Good morning Everyone!

Whether or not I paid attention anytime else in my life, I did pay attention in Kindergarten and First Grade.  Really, I did.  And in my first classes, we were taught about trains.

CSX Freight Train

CSX Freight Train

Trains are fascinating to me even though I have never ridden a passenger train anywhere. (I don’t think riding the steam train around Disneyland counts.)  There’s something mesmerizing as you watch the giant cars trundle by, each one filled with something different, bound for who-knows-where, and many of the box cars(at least in the U.S.) decorated with spontaneous and colorful pieces of graffiti.


A Traditional Caboose

In elementary school, I learned that every train had at least one engine, the cars behind it and a caboose.  The caboose was one of my favorite parts of a train – not only does the word itself have a delightful ring to it, it usually had a unique shape and it was like having a period at the end of the sentence as far as a train was concerned.  Traditionally, the caboose was red, but over time many railroads began to paint the caboose to match their corporate colors.  Still, red or no, it remained the caboose, proudly marking the end of the train.

Burlington Northern, caboose

Burlington Northern Caboose

I can remember when most trains had a caboose.  One day in the 1970’s, some poor engineer in Illinois nearly had a heart attack when a car driven by my grandfather and carrying all three of us girls raced it all the way to a crossing.  By the way the train was wildly blowing its horn, I am sure the engineer thought we were trying to beat it over the tracks, but that was not so – Grandpa, at our request, was just trying to get us enough ahead of the train so that we could watch it go by, and see the caboose at the end.

Caboose interior, 1943

Caboose Interior, 1943, from wikipedia

A strange thing happened though, over time – the caboose gradually disappeared.  Sitting here today, I cannot specifically remember the last time I saw a caboose on a train (unless you count the steam train that travels around Disneyland, which I do not.)

Disneyland, steam train

One of the Steam Trains at Disneyland

I was caught at a train crossing yesterday, and watched the train cars flash by until we reached the end of the train – a coal car – and it seemed so unfinished without the caboose car to bring up the end.  I decided to investigate the mystery of the missing caboose, and after copious research (that translates to one google search and reading the entry on Wikipedia), I have discovered the identity of the person who killed the caboose – FRED.

FRED, train

FRED, the villain!

FRED is a device that reads all of the information that used to be gathered in the caboose and transmits it electronically to the front.  FRED also emits a flashing red light to mark the end of the train.  FRED has about as much personality as a blank wall in an unfinished house, yet it managed to kill of the caboose in the name of progress and profits.
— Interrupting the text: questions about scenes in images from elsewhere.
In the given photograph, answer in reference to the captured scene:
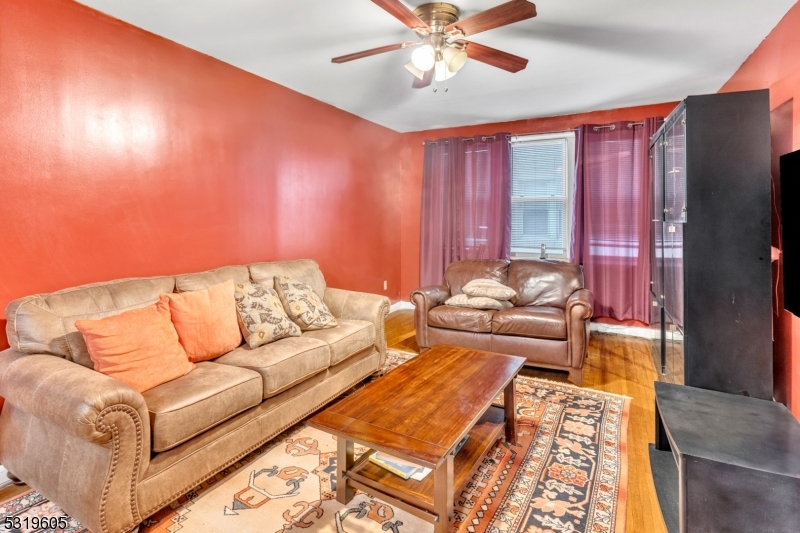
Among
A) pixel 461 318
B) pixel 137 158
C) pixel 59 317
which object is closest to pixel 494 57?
pixel 461 318

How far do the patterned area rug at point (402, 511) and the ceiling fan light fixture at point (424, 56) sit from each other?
213cm

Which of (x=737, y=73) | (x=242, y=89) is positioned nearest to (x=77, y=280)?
(x=242, y=89)

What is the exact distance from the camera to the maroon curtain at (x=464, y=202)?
15.7ft

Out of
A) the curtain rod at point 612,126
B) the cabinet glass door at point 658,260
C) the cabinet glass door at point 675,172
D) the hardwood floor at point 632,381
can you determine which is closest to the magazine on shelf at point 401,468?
the hardwood floor at point 632,381

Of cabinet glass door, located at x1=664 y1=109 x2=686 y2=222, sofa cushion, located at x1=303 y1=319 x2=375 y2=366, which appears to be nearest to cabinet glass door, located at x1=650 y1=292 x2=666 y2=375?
cabinet glass door, located at x1=664 y1=109 x2=686 y2=222

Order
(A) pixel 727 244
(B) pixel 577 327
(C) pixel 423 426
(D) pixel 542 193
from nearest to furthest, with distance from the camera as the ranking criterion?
1. (C) pixel 423 426
2. (A) pixel 727 244
3. (B) pixel 577 327
4. (D) pixel 542 193

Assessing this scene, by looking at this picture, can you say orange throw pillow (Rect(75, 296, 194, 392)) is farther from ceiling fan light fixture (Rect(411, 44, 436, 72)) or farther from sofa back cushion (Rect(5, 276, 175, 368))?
ceiling fan light fixture (Rect(411, 44, 436, 72))

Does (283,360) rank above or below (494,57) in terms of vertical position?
below

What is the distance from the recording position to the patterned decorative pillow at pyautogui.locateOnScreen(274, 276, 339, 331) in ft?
9.36

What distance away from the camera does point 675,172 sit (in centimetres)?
255

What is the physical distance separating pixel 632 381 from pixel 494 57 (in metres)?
2.58

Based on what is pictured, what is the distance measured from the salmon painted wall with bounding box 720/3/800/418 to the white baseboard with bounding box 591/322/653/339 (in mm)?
2002

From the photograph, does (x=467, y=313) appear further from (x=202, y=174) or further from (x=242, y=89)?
(x=242, y=89)

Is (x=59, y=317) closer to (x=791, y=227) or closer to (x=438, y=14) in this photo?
(x=438, y=14)
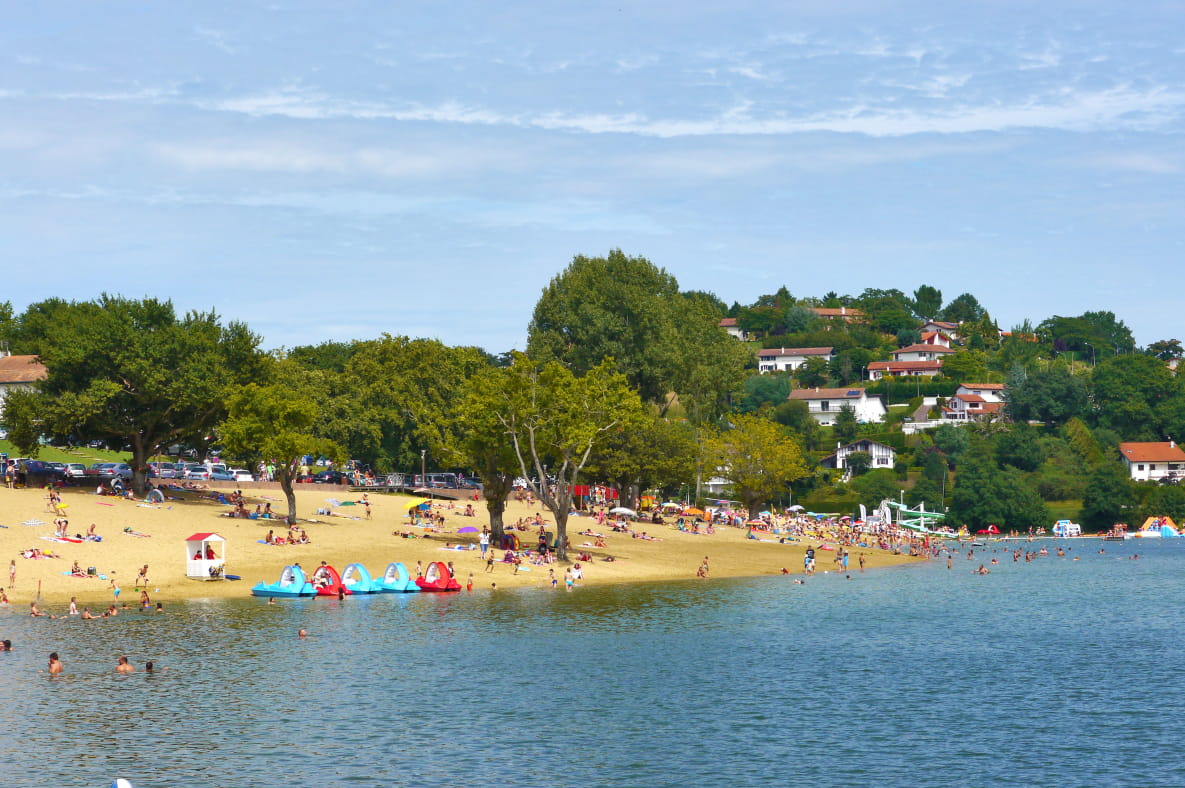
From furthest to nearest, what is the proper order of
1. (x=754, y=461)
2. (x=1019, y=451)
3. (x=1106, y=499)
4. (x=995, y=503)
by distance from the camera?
(x=1019, y=451) → (x=1106, y=499) → (x=995, y=503) → (x=754, y=461)

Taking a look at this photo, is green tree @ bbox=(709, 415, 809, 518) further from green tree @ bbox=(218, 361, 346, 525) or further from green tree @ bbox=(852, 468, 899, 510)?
green tree @ bbox=(218, 361, 346, 525)

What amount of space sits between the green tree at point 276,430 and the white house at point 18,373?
87589 mm

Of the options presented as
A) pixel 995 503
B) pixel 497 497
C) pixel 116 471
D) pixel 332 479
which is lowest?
pixel 995 503

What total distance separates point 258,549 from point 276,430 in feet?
32.7

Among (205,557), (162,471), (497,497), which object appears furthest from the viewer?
(162,471)

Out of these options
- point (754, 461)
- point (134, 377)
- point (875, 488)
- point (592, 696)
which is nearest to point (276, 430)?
point (134, 377)

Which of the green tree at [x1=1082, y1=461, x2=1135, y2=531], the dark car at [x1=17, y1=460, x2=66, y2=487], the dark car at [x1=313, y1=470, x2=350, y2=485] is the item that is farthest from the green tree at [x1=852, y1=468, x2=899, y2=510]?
the dark car at [x1=17, y1=460, x2=66, y2=487]

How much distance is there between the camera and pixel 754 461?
5187 inches

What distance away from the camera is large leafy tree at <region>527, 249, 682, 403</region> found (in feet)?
376

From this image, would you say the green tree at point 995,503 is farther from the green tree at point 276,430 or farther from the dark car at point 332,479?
the green tree at point 276,430

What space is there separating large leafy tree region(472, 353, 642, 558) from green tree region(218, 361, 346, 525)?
41.7 ft

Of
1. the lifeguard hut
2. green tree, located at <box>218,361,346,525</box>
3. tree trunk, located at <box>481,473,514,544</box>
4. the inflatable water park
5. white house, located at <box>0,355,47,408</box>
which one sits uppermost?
white house, located at <box>0,355,47,408</box>

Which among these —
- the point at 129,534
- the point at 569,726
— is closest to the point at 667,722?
the point at 569,726

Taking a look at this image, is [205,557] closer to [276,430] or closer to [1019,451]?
[276,430]
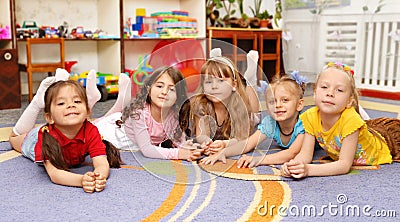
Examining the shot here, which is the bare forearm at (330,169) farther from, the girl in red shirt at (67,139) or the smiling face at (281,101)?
the girl in red shirt at (67,139)

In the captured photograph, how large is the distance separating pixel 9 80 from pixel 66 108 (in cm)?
120

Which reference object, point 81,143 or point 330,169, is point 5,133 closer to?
point 81,143

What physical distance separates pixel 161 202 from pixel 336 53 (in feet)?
7.36

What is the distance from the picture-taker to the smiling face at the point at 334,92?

I think someone needs to bring charges against FRED, don’t you?  The ghosts of a thousand thousand cabooses (or is that caboosi ?) demand it!

Abandoned caboose

An Abandoned Caboose in the desert

Have a great weekend everyone!


3 responses to “How FRED killed the Caboose

  1. Great post Nancy. I’m afraid that the FRED’s will take over the world soon 😦

    On a lighter note, we have a railway station at the bottom of our mountain and I like to see the trains pass.

  2. I’m a bit late to the party here. The word caboose is believed to have derived from the Spanish word “cabesa” meaning head. The conductor was the head in charge of the train, so it kind of makes sense.The plural of caboose is reckoned to be cabeese.